From: Valence (valence10@hotmail.com)
Date: Thu Sep 27 2001 - 06:38:20 BST


Sam,
The "black box" observation comes (as far as I know about it) from a post by Diana McPartlin, from about a year or two back, in which she ran down a laundry list of previous criticisms of LILA which had never found satisfactory resolutions. I'm not sure what the post was called, I'll search for it in the archives and send it to you if I find it.
rick
  ----- Original Message -----
  From: Elizaphanian
  To: moq_discuss@moq.org
  Sent: Wednesday, September 26, 2001 3:25 PM
  Subject: Re: MD Be thankful it wasn't your sister

  Greetings Rick, thanks for the clarification. My point about prima facie credibility was simply that people participate in this forum because (I imagine) they give Pirsig some status as a thinker; I don't think that implies that we are just a fan club. If the evidence shows that he is wrong on something, then clearly we've got to establish that - and more power to our elbows. On that subject, is there somewhere you could point me to that talks about the philosophy of mind issues (black box) that you mention. It's a major interest of mine, and I'd like to see what's been said about Pirsig.
   
  Sounds like I *have* missed something very large, anyway....

  Sam
    ----- Original Message -----
    From: Valence
    To: moq_discuss@moq.org
    Sent: Wednesday, September 26, 2001 6:32 AM
    Subject: Re: MD Be thankful it wasn't your sister

    SAM:
    I may have missed something very large, but doesn't Pirsig himself make the point that the US constitution was influenced by the Indians?
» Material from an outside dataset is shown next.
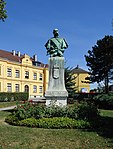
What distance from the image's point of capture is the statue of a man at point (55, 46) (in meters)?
15.9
And doesn't that - at least in this forum - give it a certain prima facie credibility? Isn't it about time we discussed this in the MF forum?
     
     
    RICK:
        I remember the founder of this forum, Diana, used to love to point out that Pirsig was also suckered in by "the Great Eskimo Vocabulary Hoax" (remember that bit about all the different words for snow).... that his thoughts on perception and the mind use a "black box" model that clashes with what is currently known about the brain..... that biologists do not "rank" the evolutionary states of different biological forms as Pirsig does in LILA (ex. It's immoral to eat meat when vegetables are available b/c animals are more highly evolved than plants)...etc.
        If the fact that Pirsig says something or agrees with it gives it a prima facie validity in this forum then we are basically just a fan club... Examining, evaluating and debating Pirsig's ideas is what gives this forum its value.
        Besides, even if it had a prima facie credibility, that credibility has now been challenged (actually, this particular issue has come up quite a few times in the past). In my studies on Constitutional Law for the last few years I have seen the "Indian Influence" theory debated by numerous scholars in many different settings. Unless I missed something very large, the general feeling of legal academia is against the theory. This is not to disregard author's like the one quoted in Oisin's post from a few days ago, it's just to say that supporters of the theory are generally a very small minority.
        Unfortunately, whether a particular version of history is revisionist, or whether the historians simply got it wrong the first time, is usually an impossible debate. However, if you think this is worth discussing as a topic in the other forum, propose it, and if it's chosen, then we'll really get into it.